What is expected :: Lines from the records below that contain the word "Tanzania" are to be copied out.

Given records ::
-- Opening Marker --
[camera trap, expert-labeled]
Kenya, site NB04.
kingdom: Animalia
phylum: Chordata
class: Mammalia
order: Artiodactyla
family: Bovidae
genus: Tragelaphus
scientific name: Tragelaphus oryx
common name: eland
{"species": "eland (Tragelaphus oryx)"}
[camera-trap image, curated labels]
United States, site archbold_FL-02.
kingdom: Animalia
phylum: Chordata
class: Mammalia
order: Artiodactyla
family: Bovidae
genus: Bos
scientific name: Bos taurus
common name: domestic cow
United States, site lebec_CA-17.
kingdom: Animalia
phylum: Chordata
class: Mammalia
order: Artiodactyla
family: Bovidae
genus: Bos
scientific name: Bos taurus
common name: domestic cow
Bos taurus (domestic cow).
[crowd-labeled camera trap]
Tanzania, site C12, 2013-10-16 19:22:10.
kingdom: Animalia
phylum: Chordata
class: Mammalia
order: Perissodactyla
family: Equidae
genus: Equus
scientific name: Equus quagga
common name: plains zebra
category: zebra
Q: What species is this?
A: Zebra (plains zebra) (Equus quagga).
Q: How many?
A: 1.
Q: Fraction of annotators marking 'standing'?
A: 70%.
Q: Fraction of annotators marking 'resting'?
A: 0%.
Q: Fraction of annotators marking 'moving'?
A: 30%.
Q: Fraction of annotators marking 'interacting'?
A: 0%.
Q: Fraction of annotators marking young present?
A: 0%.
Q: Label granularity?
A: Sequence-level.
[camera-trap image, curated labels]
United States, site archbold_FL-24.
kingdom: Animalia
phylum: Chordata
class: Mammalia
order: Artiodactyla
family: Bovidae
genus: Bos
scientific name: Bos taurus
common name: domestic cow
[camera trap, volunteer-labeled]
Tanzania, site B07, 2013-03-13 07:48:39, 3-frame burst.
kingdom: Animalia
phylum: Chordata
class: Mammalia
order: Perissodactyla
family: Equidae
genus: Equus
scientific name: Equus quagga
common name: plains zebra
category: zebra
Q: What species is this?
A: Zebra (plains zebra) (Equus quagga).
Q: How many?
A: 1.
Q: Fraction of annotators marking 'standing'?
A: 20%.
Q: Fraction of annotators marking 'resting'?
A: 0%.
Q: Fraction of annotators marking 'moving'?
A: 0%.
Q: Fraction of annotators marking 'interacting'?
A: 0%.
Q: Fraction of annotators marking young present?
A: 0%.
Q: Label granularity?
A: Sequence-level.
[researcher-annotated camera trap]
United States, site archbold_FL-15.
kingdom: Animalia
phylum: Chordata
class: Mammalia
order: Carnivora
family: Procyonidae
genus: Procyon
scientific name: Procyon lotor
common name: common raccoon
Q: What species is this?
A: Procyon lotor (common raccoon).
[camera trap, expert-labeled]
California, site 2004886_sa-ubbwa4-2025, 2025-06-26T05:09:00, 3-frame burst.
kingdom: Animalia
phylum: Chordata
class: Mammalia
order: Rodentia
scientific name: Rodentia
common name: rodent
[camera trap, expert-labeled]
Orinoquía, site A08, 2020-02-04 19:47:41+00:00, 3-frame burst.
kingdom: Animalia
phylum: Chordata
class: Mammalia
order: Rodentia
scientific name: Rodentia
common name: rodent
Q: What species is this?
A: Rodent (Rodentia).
-- Closing Marker --
Answer section ::
Tanzania, site C12, 2013-10-16 19:22:10.
Tanzania, site B07, 2013-03-13 07:48:39, 3-frame burst.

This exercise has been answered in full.